■ **DATA**
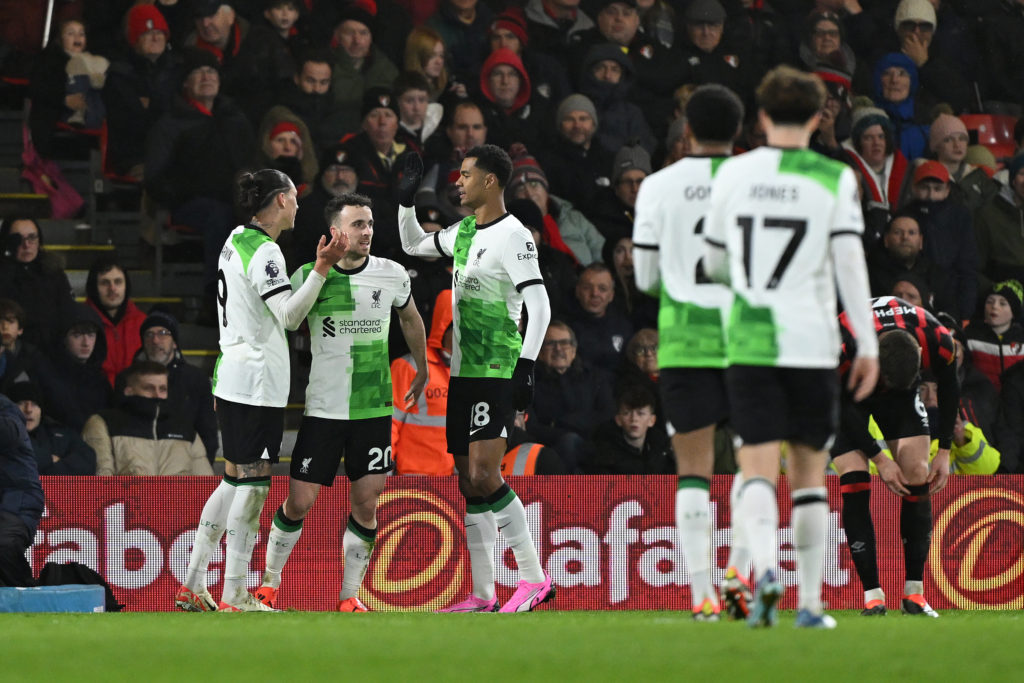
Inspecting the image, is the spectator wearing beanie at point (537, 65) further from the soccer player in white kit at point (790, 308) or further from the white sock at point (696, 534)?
the soccer player in white kit at point (790, 308)

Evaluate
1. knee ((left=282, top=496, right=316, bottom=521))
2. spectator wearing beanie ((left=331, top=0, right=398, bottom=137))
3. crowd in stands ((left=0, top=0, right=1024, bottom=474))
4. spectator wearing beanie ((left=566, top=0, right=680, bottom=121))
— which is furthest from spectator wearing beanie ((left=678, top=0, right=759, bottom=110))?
knee ((left=282, top=496, right=316, bottom=521))

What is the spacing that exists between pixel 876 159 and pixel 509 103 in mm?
3388

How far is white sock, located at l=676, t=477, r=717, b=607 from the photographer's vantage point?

■ **DIRECTIONS FOR THIS TASK**
Rescale the part that opens with the line containing "What is the" and runs through the end of the rows, and give that part in full with the requests included. Multiply every distance in the answers by 0.6 and round to whole numbers, with halves rounded up, but leave the numbers in the requests unchanged.

■ **OUTPUT OF THE EXERCISE**
What is the spacing that exists between pixel 876 159 and pixel 509 103 in mm?
2033

How far is white sock, located at l=676, t=477, r=717, b=607 from the photographer's vantage point?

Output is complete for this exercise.